Meer aanvragen voor intensieve AWBZ-zorg
1 reactieHet aantal chronische patiënten met een ‘zware’ indicatie voor zorg neemt toe ten koste van het aantal met een ‘lichte’ indicatie. Dat meldt De Volkskrant.
Wie in aanmerking wil komen voor intramurale AWBZ-zorg, heeft daarvoor een zogeheten zorgzwaartepakket (zzp) nodig. Tot dit jaar kwamen ouderen met een zzp 1 of 2 in aanmerking voor zorg in een verzorgingshuis, maar dat is nu veranderd: alleen ouderen met een zzp van 3 of hoger krijgen nu nog toegang tot de intramurale zorg, vanaf volgend jaar alleen nog mensen met een zzp 4 of hoger. Voor gehandicapten en psychiatrische patiënten geldt een vergelijkbare verandering. De zzp’s worden toegekend door het Centrum indicatiestelling zorg (CIZ).
Volgens De Volkskrant steeg het aantal aanvragen voor zwaardere zorg in de periode 2009-2012 met 50 procent tot 118 duizend; het aantal aanvragen voor lichtere zorg daalde juist. De kosten liepen op met 37 procent naar 3,6 miljard euro. Vooral in 2012 zou een duidelijke toename van zwaardere zorg zichtbaar zijn.
Een sluitende verklaring is er niet, meldt De Volkskrant. Mogelijk zouden patiënten soms ten onrechte naar een hogere categorie worden doorgeschoven, zodat zij in aanmerking blijven komen voor intramurale zorg.
‘De zogenaamd onafhankelijke indicatiestelling werkt niet’, zegt echter Mieke Draijer, specialist ouderengeneeskunde en voorzitter van Verenso. ‘Wie indiceert is afhankelijk van informatie van de mensen zelf. En in dezelfde situatie zal de één zeggen alles nog te kunnen, terwijl de ander juist erg veel last zegt te ervaren. De informatie is niet objectief. Ze is subjectief, juist door de manier waarop ze is verzameld. ‘
Joost Visser
Lees ook:
Dr.

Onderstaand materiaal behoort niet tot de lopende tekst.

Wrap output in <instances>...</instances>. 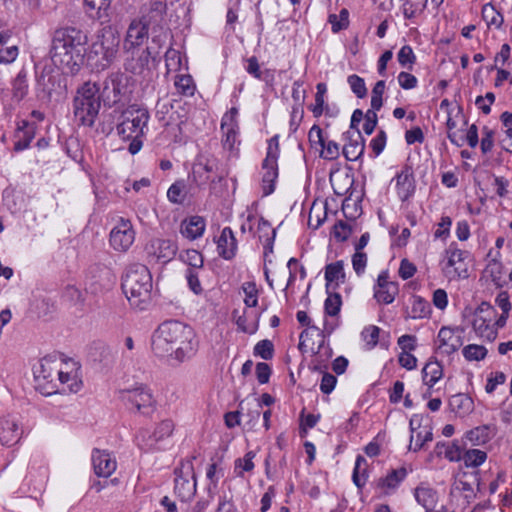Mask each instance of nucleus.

Willibrord Beemsterboer
arts, beleidsmedewerker Centr, Driebergen
In de Nieuwsrubriek van MC van 19 mei slaat Mieke Draijer, specialist ouderengeneeskunde en voorzitter van Verenso, de plank pijnlijk mis als zij in het item `Meer aanvragen voor intensieve AWBZ-zorg` beweert, dat wie indiceert afhankelijk is van inf...ormatie van de mensen zelf. `De zogenaamde onafhankelijke indicatiestelling werkt niet`, aldus mevrouw Draijer. En zij vervolgt: `In dezelfde situatie zal de één zeggen alles nog te kunnen, terwijl de ander juist erg veel last zegt te ervaren. De informatie is niet objectief.` Collega Draijer weet kennelijk niet dat het objectiveren van door aanvragers van AWBZ-zorg aangeleverde gegevens nu juist geschiedt door deze gegevens zo nodig, d.i. als deze gegevens ongeloofwaardig of onvolledig zijn, bij betreffende aanvrager of diens hulpverleners/behandelaars te verifieren. Indicatiestellers en indicerende artsen beschikken over de medische deskundigheid om de variabiliteit in presentatie van klachten en beperkingen op de juiste waarde te schatten en bij eventuele discrepanties kritische vragen te stellen - en doen dat ook. De onafhankelijke indicatiestelling werkt dus wel.